Mantapkan Langkah 2026, Karantina Jakarta Tindak Lanjuti Kerja Sama dengan Stakeholder

2 Februari 2026
146 dibaca
Mantapkan Langkah 2026, Karantina Jakarta Tindak Lanjuti Kerja Sama dengan Stakeholder

Jakarta — Karantina DKI Jakarta menggelar rapat tindak lanjut perjanjian kerja sama dengan Direktorat Jenderal Bea dan Cukai dalam rangka penguatan pelayanan dan penegakan hukum terhadap komoditas wajib periksa karantina di Pelabuhan Tanjung Priok. Kegiatan ini dilaksanakan pada Kamis (05/02) di Kantor Karantina DKI Jakarta, Tanjung Priok.

Rapat tersebut merupakan tindak lanjut atas Perjanjian Kerja Sama antara Badan Karantina Indonesia dan Direktorat Jenderal Bea dan Cukai tentang Pelayanan dan Penegakan Hukum Impor dan Ekspor Komoditas Wajib Periksa Karantina Hewan, Ikan, dan Tumbuhan yang telah disepakati pada November 2025.

Kepala Karantina DKI Jakarta, Amir Hasanuddin, memimpin langsung jalannya rapat yang dihadiri oleh jajaran pejabat struktural dan fungsional lingkup Karantina DKI Jakarta, termasuk penanggung jawab satuan pelayanan pelabuhan dan bandar udara, serta tim kerja karantina hewan, ikan, tumbuhan, dan penegakan hukum.

Beberapa agenda strategis yang dibahas dalam rapat ini antara lain tindak lanjut implementasi perjanjian kerja sama Barantin dan Bea Cukai, penetapan tempat pemeriksaan karantina, pengawasan sarana pengangkut (SSM), serta penguatan mekanisme berbagi data manifest kapal.

Melalui rapat ini, Karantina DKI Jakarta bersama para pemangku kepentingan berkomitmen memperkuat sinergi dan koordinasi lintas sektor guna memastikan lalu lintas komoditas hewan, ikan, dan tumbuhan tetap memenuhi persyaratan karantina. Upaya ini diharapkan mampu meningkatkan efektivitas pengawasan, mempercepat layanan, sekaligus menjaga keamanan hayati dan keamanan pangan di Indonesia.

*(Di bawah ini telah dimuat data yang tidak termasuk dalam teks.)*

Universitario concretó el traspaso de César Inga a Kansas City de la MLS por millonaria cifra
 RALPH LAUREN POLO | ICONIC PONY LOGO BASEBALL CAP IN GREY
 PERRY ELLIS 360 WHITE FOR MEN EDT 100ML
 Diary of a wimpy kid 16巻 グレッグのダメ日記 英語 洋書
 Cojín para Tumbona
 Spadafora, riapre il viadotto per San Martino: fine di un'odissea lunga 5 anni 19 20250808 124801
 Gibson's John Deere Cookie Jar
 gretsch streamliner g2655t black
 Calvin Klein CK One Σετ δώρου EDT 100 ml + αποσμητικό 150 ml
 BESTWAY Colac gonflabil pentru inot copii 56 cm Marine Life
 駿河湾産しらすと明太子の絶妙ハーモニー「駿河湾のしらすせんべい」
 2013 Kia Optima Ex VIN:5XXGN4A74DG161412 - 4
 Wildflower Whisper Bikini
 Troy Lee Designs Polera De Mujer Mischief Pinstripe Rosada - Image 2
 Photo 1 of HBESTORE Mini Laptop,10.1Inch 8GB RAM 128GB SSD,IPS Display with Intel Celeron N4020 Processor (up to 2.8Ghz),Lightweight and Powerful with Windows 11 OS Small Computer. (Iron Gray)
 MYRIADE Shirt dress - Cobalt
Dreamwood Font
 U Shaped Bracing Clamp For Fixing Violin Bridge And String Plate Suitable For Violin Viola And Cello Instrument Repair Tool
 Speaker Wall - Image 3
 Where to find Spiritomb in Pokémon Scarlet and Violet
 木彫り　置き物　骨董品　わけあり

Amir menegaskan bahwa sinergi antara Karantina dan Bea Cukai menjadi faktor kunci dalam menjaga pintu masuk negara. “Pelabuhan Tanjung Priok merupakan gerbang utama lalu lintas komoditas ekspor dan impor. Karena itu, koordinasi yang kuat, pertukaran data yang cepat, dan kesamaan persepsi dalam pelaksanaan pengawasan sangat penting agar pelayanan tetap lancar, namun aspek perlindungan sumber daya hayati tetap terjaga,” ujarnya.

Penguatan koordinasi di pintu pemasukan utama negara seperti Pelabuhan Tanjung Priok menjadi kunci dalam mencegah masuk dan tersebarnya hama penyakit hewan, ikan, dan organisme pengganggu tumbuhan karantina. Dengan kolaborasi yang solid antara Karantina dan Bea Cukai, pengawasan terhadap komoditas strategis dapat dilakukan secara lebih terintegrasi dan responsif terhadap dinamika perdagangan internasional.